Retirer les branchies grises (dead man's fingers — non comestibles, amères). Rincer rapidement à l'eau froide. Couper chaque crabe en 4-6 morceaux avec un fendoir — garder les pinces entières (les fendre légèrement au dos de la lame pour faciliter la dégustation). Conserver les pattes.
Porter une grande casserole d'eau salée (2 c.à.s. gros sel) à ébullition franche. Plonger les morceaux de crabe 30 SECONDES seulement — la chair vire au rouge orangé. Égoutter immédiatement dans une passoire. Réserver. Cette étape fixe la chair sans la cuire — elle finira dans le curry.
Dans une grande sauteuse ou tacho en fonte, chauffer 4 c.à.s. d'huile d'olive à feu moyen. Faire suer l'oignon émincé 5 min jusqu'à translucide. Ajouter l'ail écrasé + le gingembre râpé. Cuire 2-3 min sans coloration — base aromatique fondue.
Ajouter le curry powder + cumin + coriandre + curcuma + poivre + feuille de laurier. Remuer 60 secondes — les épices grillent doucement et libèrent leurs huiles essentielles. Attention — ne pas brûler (sinon amertume).
Ajouter les tomates en dés + le concentré de tomate + le piri piri haché. Mélanger. Verser le vinho verde (si utilisé) — laisser évaporer 2 min. Couvrir et mijoter 6 min — les tomates fondent en sauce épaisse rouge-orangée.
Verser le lait de coco épais + le corail réservé (tomalley) + le bouillon de poisson chaud. Saler. Mélanger doucement — la sauce devient orange-rouille signature grâce au corail. Mijoter 5 min à FEU DOUX (pas d'ébullition — le lait de coco trancherait).
Plonger délicatement tous les morceaux de crabe blanchis dans la sauce. Bien les enrober avec une cuillère en bois. Couvrir et mijoter 15 min à feu très doux — la chair s'imprègne, devient nacrée, le corail diffuse son umami. Remuer doucement à mi-cuisson pour rouler les morceaux dans la sauce.
Hors du feu, presser le jus du citron vert. Ajouter la moitié de la coriandre ciselée. Mélanger doucement. Laisser reposer 2 min couvert — les arômes se marient.
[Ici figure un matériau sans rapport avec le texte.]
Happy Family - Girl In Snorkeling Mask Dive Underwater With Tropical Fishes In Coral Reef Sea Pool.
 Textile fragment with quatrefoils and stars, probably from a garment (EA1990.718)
Servir le caril fumant dans un grand plat creux. Couvrir du reste de coriandre fraîche. Disposer le riz blanc à côté (ou xima de maïs blanc). Si disponible, ajouter du manioc frit croustillant. Présenter le piri piri supplémentaire à table pour ceux qui veulent plus de feu. Mangez avec les mains (tradition) — rince-doigts citronné à côté.